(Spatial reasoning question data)
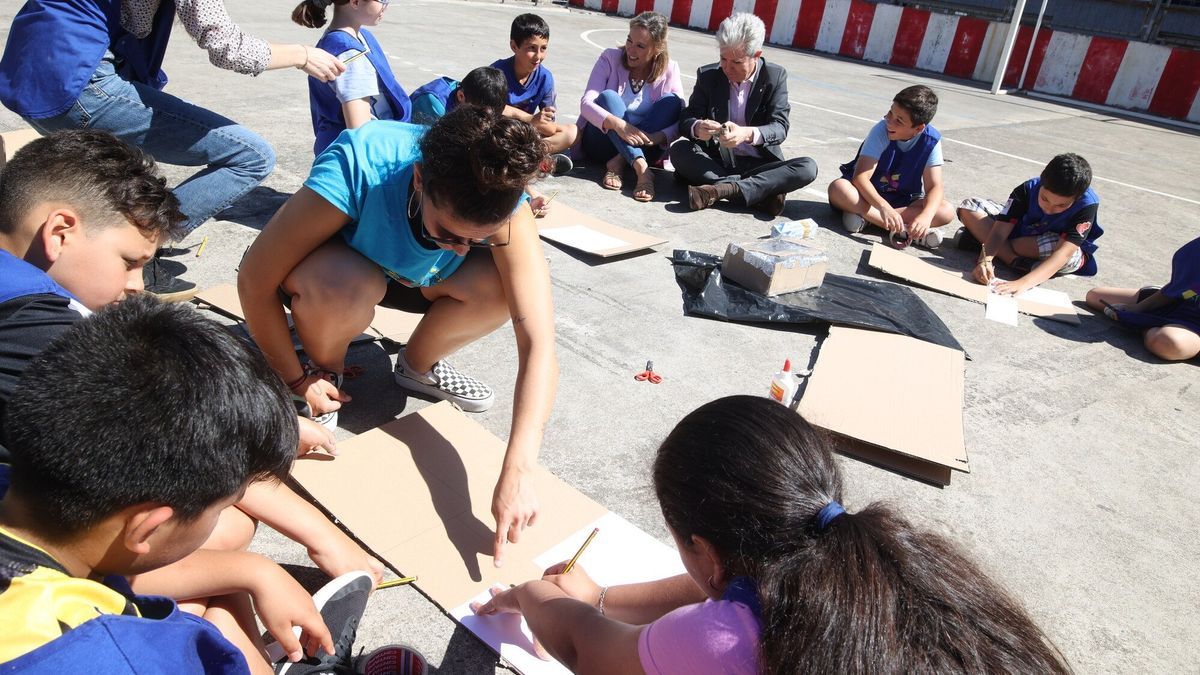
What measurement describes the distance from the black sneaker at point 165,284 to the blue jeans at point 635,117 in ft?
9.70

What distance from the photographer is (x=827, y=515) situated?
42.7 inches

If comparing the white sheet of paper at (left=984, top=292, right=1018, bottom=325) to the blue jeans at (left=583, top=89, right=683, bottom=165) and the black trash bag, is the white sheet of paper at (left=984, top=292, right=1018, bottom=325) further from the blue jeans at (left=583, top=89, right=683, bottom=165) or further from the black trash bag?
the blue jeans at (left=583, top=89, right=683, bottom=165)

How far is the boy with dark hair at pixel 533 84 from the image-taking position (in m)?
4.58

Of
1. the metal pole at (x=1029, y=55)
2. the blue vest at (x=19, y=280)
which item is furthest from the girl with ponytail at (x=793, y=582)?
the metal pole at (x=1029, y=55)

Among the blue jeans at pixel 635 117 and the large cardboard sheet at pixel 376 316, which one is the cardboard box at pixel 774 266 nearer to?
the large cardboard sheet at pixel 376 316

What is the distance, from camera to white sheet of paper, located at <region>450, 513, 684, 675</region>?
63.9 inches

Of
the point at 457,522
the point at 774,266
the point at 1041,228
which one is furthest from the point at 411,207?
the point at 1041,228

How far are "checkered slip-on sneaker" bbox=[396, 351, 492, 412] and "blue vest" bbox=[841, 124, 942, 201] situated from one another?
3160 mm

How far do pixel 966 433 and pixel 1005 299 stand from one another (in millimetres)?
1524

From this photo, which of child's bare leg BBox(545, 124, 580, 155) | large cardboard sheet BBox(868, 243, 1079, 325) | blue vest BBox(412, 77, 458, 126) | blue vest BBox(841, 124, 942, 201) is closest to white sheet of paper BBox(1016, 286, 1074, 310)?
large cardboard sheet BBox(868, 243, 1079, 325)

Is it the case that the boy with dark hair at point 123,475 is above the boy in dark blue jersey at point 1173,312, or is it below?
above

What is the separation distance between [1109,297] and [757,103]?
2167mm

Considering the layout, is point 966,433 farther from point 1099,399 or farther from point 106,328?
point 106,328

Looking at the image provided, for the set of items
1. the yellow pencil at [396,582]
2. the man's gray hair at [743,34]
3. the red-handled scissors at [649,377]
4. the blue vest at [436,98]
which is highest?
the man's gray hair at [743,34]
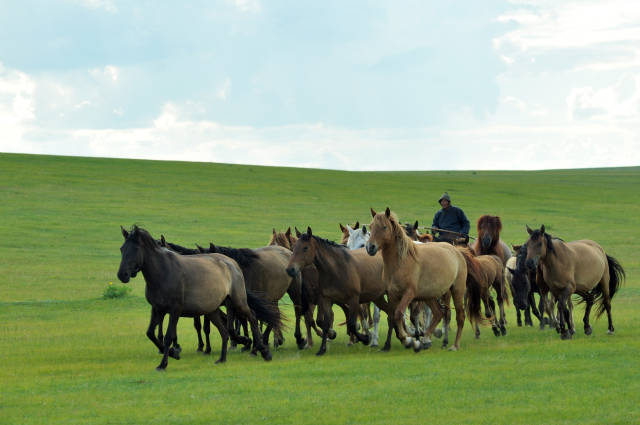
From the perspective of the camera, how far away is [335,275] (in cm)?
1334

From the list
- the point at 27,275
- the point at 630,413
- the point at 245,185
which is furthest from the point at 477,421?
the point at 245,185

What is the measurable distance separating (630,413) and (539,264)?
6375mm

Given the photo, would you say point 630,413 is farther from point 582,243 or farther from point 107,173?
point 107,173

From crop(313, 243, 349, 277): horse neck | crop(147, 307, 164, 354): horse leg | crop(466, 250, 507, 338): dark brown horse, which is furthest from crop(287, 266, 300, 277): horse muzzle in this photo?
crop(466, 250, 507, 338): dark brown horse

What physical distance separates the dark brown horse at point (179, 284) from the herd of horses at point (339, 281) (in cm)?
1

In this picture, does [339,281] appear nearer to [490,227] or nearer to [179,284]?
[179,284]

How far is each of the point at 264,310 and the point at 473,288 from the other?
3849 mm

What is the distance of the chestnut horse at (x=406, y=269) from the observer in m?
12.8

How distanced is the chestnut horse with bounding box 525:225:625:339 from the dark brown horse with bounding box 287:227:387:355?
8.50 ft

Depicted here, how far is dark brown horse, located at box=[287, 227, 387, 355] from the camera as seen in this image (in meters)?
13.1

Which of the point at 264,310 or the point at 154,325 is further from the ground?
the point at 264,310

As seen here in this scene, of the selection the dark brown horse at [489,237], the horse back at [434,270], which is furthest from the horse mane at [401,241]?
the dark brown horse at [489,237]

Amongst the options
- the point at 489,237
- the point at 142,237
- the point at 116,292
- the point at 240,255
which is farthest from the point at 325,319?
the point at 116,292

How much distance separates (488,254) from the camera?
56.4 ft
...
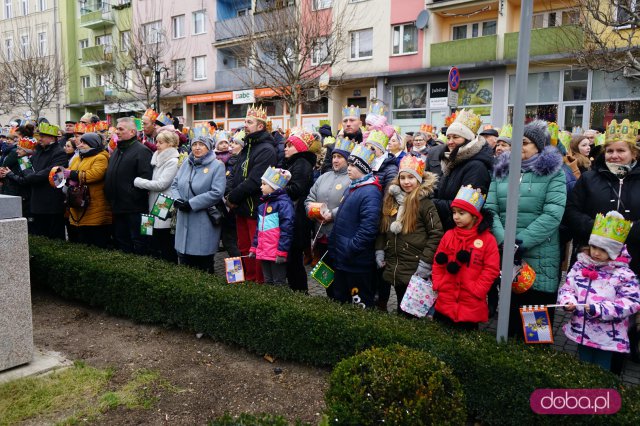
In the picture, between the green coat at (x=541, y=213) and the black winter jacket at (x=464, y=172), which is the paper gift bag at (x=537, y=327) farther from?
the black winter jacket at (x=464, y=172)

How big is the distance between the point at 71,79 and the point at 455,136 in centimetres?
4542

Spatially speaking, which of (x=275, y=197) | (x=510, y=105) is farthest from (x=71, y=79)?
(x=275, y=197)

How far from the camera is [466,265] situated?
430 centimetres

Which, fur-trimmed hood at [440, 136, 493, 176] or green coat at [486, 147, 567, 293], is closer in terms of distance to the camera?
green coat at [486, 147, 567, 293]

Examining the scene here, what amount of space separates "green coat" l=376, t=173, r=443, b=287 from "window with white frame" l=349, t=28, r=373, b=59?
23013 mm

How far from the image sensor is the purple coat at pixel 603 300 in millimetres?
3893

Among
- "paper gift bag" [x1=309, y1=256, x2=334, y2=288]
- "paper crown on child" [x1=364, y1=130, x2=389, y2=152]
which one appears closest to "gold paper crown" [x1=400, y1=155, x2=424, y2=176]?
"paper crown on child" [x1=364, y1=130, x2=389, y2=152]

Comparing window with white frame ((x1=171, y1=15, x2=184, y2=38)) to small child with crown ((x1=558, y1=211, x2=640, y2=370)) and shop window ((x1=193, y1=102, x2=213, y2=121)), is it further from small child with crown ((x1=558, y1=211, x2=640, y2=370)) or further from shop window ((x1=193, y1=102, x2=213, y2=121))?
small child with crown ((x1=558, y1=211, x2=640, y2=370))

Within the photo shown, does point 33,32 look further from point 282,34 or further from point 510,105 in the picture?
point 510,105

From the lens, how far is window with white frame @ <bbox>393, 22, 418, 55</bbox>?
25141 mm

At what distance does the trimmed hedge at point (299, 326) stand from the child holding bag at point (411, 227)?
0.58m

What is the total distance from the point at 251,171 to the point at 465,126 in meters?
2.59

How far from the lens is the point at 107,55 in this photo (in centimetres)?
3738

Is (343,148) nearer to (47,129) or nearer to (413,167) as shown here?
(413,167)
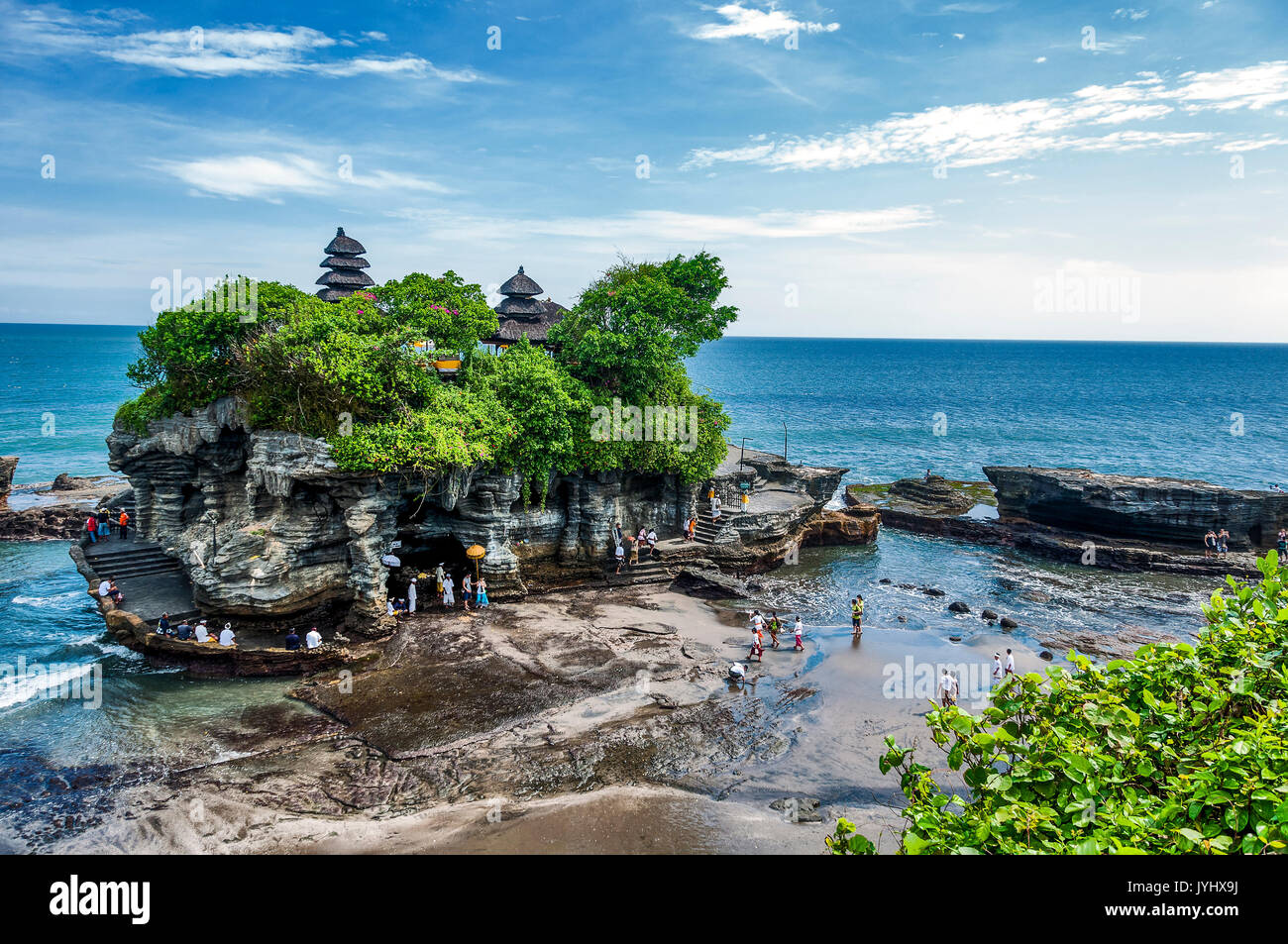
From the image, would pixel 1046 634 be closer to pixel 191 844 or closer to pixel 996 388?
--
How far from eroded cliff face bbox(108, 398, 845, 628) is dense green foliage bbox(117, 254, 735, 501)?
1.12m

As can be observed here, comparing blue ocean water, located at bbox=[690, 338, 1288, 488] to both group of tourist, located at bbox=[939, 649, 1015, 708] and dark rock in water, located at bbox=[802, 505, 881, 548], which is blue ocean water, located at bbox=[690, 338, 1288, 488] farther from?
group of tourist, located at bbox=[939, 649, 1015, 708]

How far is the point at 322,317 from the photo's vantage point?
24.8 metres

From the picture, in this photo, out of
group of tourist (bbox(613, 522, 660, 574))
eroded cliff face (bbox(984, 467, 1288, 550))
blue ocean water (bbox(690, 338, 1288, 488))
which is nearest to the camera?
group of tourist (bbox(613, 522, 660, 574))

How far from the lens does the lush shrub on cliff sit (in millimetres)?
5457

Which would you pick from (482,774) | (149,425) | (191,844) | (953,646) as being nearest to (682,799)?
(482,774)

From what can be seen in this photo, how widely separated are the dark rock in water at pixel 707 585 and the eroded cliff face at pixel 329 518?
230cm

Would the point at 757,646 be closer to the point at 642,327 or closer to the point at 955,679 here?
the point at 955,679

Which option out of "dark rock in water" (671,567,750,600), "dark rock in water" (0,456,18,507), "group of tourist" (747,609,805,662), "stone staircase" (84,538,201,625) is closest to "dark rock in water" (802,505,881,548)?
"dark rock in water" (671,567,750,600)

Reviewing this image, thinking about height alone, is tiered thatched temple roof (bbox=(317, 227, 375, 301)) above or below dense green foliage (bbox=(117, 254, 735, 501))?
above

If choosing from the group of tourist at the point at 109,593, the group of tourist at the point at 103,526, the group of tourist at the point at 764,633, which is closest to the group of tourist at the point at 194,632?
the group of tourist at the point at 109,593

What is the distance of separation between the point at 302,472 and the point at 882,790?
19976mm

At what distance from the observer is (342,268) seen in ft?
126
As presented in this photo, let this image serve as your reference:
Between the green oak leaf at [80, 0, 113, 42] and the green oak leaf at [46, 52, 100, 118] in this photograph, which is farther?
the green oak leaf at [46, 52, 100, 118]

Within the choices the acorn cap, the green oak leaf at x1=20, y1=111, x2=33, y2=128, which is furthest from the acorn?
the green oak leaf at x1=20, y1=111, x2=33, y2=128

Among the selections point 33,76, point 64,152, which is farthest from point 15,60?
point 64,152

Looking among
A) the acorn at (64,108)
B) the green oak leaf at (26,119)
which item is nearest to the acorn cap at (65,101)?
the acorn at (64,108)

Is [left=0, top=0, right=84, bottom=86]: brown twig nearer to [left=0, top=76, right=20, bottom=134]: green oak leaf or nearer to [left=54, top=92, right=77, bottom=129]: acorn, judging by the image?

Your task:
Copy the entries again, starting at the line that has "What measurement describes" and stopping after the line that has "42.7 inches", with the requests included. Shift each distance value in the answers up by 41.

Exercise response:
What measurement describes the distance from the black sneaker at point 165,284 to the blue jeans at point 635,117 in ft?
50.70

What distance from the photographer is (x=827, y=515) situated?
83.7 inches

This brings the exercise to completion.